What you are asked to do:
Apart from the pictures, every entry must be retyped exactly.

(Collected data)
%%

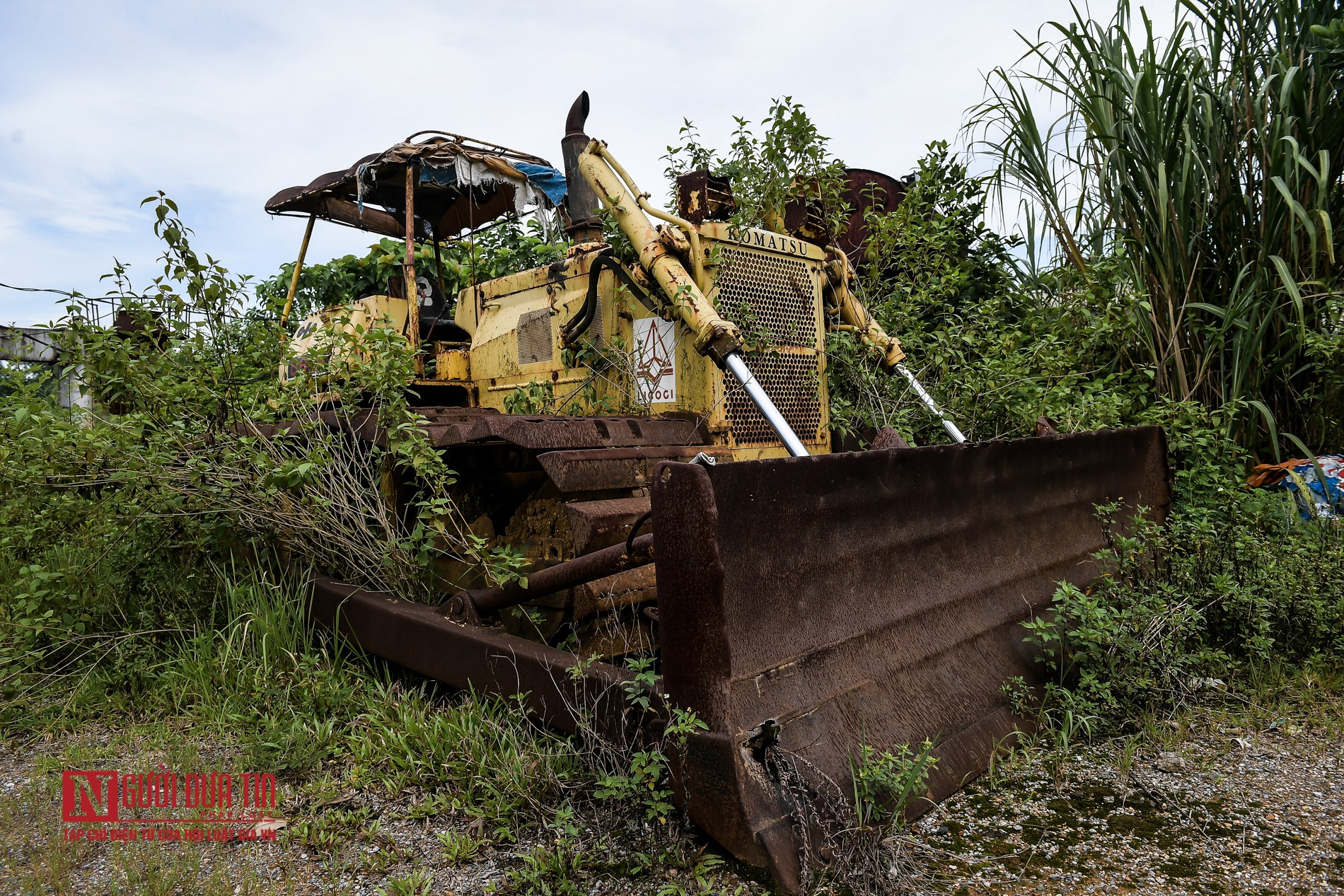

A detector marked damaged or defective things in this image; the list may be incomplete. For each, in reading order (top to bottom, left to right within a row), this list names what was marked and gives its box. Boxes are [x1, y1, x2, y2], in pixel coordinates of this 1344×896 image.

rusted metal surface [535, 446, 731, 494]
rusted metal surface [309, 575, 634, 735]
rusted metal surface [446, 532, 656, 623]
rusty bulldozer blade [309, 424, 1171, 892]
rusted metal surface [647, 427, 1166, 892]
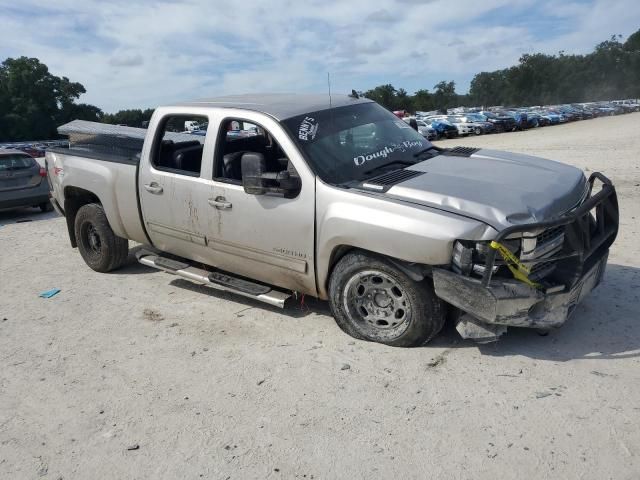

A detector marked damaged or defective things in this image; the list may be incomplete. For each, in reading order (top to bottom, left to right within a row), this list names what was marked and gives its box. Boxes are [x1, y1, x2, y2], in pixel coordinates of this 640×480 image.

damaged silver pickup truck [45, 94, 616, 346]
crushed hood [388, 148, 588, 231]
crumpled front bumper [432, 251, 608, 338]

%%

Problem solution:
A detector marked damaged or defective things in this image; the list may be incomplete. For each, in reading order (top to bottom, left to right within a row), this list names what was marked and gives its box. Boxes are [x1, y1, x2, y2], in pixel coordinates of this 1344×896 image.

rusted metal surface [535, 446, 731, 494]
rusted metal surface [309, 575, 634, 735]
rusted metal surface [446, 532, 656, 623]
rusty bulldozer blade [309, 424, 1171, 892]
rusted metal surface [647, 427, 1166, 892]

A detector marked damaged or defective things in this image; the list may be incomplete. For each, in reading order (top to bottom, left to right within a row), this list names what was marked and gives its box. Boxes are [x1, y1, x2, y2], in pixel coordinates of this 640×480 image.

damaged silver pickup truck [45, 94, 616, 346]
crushed hood [388, 148, 588, 231]
crumpled front bumper [432, 251, 608, 338]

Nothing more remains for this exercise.